4. Disclaimer of Warranty
The services, including without limitation, all products and services displayed or offered in this agreement are provided to the client on an ‘as is’ basis and without warranty of any kind. Eightball Media disclaims all warranties, express or implied, with respect to each of the foregoing, without limitation, any warranty of merchantability, fitness for a particular purpose, non-infringement, or arising from a course of dealing. Without limiting the generality of the foregoing, Eightball Media specifically disclaims any warranty that:
- the services will be uninterrupted or error-free
- defects will be corrected as soon as possible
- there are no viruses or other harmful components
- the security methods employed will be sufficient
5. Limitation of Liability
In no event shall Eightball Media be liable for damages resulting from loss of data, profits, use of any Eightball Media products or services, or for any incidental, indirect, punitive, or consequential damages in connection with this agreement or in connection with any products or services provided hereunder. In no event shall Eightball Media’s cumulative liability exceed an amount greater than one hundred dollars ($100.00).
6. Agreement
If any of the provisions, or portions thereof, of this Agreement are found to be invalid under any applicable statute or rule of law, then, that provision notwithstanding, this Agreement shall remain in full force and effect and such provision or portion thereof shall be deemed omitted. This Agreement (including the Exhibits, attachments and/or addenda, if any,) represents the entire agreement of the parties with respect of the subject matter hereof and supersedes all prior and/or contemporaneous agreements or understandings, written or oral between the parties with respect to the subject matter hereof.

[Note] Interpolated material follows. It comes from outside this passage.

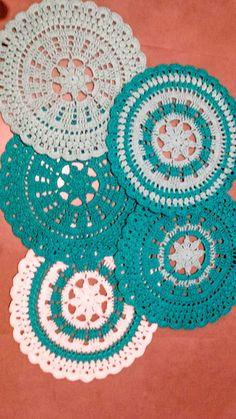 Suplat em crochê com misturas de cores (estes em turquesa,azul e branco). Pode ser todos de uma só cor ou cada um de uma cor. Encomendas acima de duas peças em qualquer cor.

This Agreement and the rights granted and obligations undertaken hereunder may not be transferred, assigned or delegated in any manner by Client, but may be so transferred, assigned or delegated by Eightball Media. Any waiver or any provision of this Agreement, or a delay by any party in the enforcement of any right hereunder, shall neither be construed as a continuing waiver nor create an expectation of non-enforcement of that or any other provision or right. In any legal proceeding between the parties under this Agreement, the prevailing party shall be entitled to recover its costs, expenses and reasonable attorneys’ fees.
This Agreement is made under and shall be governed by the laws of Australia, except with regard to its conflict of law rules. This Agreement and Eightball Media’s policies are subject to change by Eightball Media without notice. Continued usage of the Services after a change to this Agreement by Eightball Media or after a new policy is implemented and posted on the Eightball Media Site constitutes your acceptance of such change or policy. We encourage you to regularly check the Eightball Media Site for any changes or additions.